## Exercício escrito 1
Extraia do texto fornecido, sem nenhuma alteração, o trecho que se inicia com as palavras que contêm "Duas grandes conchas" e se encerra com "paisagem (fig. 02).".
## Exercício escrito 2
De acordo com o texto fornecido, o que era colocado nos ouvidos dos presentes na performance Amálgamas depois do sussurro?

## Texto fornecido
..........

Aqui, era abrir os esfíncteres para gerar consciência de nosso corpo e afetos
submetidos a forças titânicas (nossos próprios traumas?). Urinar para
desconstruir ideia manipulada pela propaganda sobre a intocável positividade do
amor. Podemos pensar ainda em dispersão como técnica de performar, com o
intuito de obter o seu contrário – a condensação da atenção. Foco sobre este
corpo em diluição através de sua urina
que se espalhava pelo chão, empapando as páginas da carta que por ali
iam sendo abandonadas. Estavam abertos os poros e pulmões da performer, em uma difícil sustentação dos braços, levada
até o limite. Os presentes a esta performance com seus poros e narinas também
abertos sentindo o cheiro de minha urina e escutando meu arfar, até o ponto
da insustentabilidade, quando se
lançaram sobre meu corpo, abaixando os braços e desamarrando meus pés (fig.
01).
Fig. 01. Claudia Paim. Carta. Performance, 2010.
Fig. 01. Claudia Paim. Carta. Performance, 2010.
Em
Amálgamas,[6] há, como em Carta, a presença do texto.
Nesta performance, a técnica da dispersão foi usada com objetos e narrativa.
Duas grandes conchas eram colocadas nos ouvidos dos presentes após eu ter
sussurrado para cada, uma pequena e densa história. A ideia foi compor uma ação com uma
fotografia que ficava exposta[7].
Esta é uma fotoperformance onde se vê uma mulher em fusão com o mundo. Faz
parte de uma série chamada corpopaisagem, onde há um corpo vibrátil em sua composição viva com o outro, nesse
caso, a paisagem (fig. 02).
Fig. 02. Claudia Paim. Corpopaisagem#1. Fotoperformance, 2012.
Fig. 02. Claudia Paim. Corpopaisagem#1. Fotoperformance, 2012.
Amálgamas
é fotografia e performance. Aqui, o ato de sussurrar exigia uma
aproximação dos corpos, o calor gerado pelo murmúrio no ouvido era
potencializado por uma determinação em tentar entender a micro-história que não
fora construída linearmente a partir da ideia de início-meio-fim. Ao escrever
esse texto, pensei na apreensão de um fragmento pulsante de vida. Transcrevo o
mesmo: “...ela vive à beira mar...Em uma praia imensa e deserta... Ali não há
nada além de navios naufragados... e margaridas amarelas... Aos seus ouvidos o
barulho do mar... às vezes é canção... às vezes é ruído...”. Depois de
sussurrar, ao colocar as conchas nos ouvidos de quem havia permitido que eu me
aproximasse, buscava criar para ele ou ela uma sensação de estar imerso em seu
próprio mundo sonoro. Ficava ali,
segurando as conchas até perceber que se estabelecera a escuta desta sonoridade
tão própria (fig. 03).

..........

## Seção de dados

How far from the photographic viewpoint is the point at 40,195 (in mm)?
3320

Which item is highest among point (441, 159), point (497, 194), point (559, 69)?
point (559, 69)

..........

## Resolução do exercício 1
Duas grandes conchas eram colocadas nos ouvidos dos presentes após eu ter
sussurrado para cada, uma pequena e densa história. A ideia foi compor uma ação com uma
fotografia que ficava exposta[7].
Esta é uma fotoperformance onde se vê uma mulher em fusão com o mundo. Faz
parte de uma série chamada corpopaisagem, onde há um corpo vibrátil em sua composição viva com o outro, nesse
caso, a paisagem (fig. 02).

## Resolução do exercício 2
Duas grandes conchas.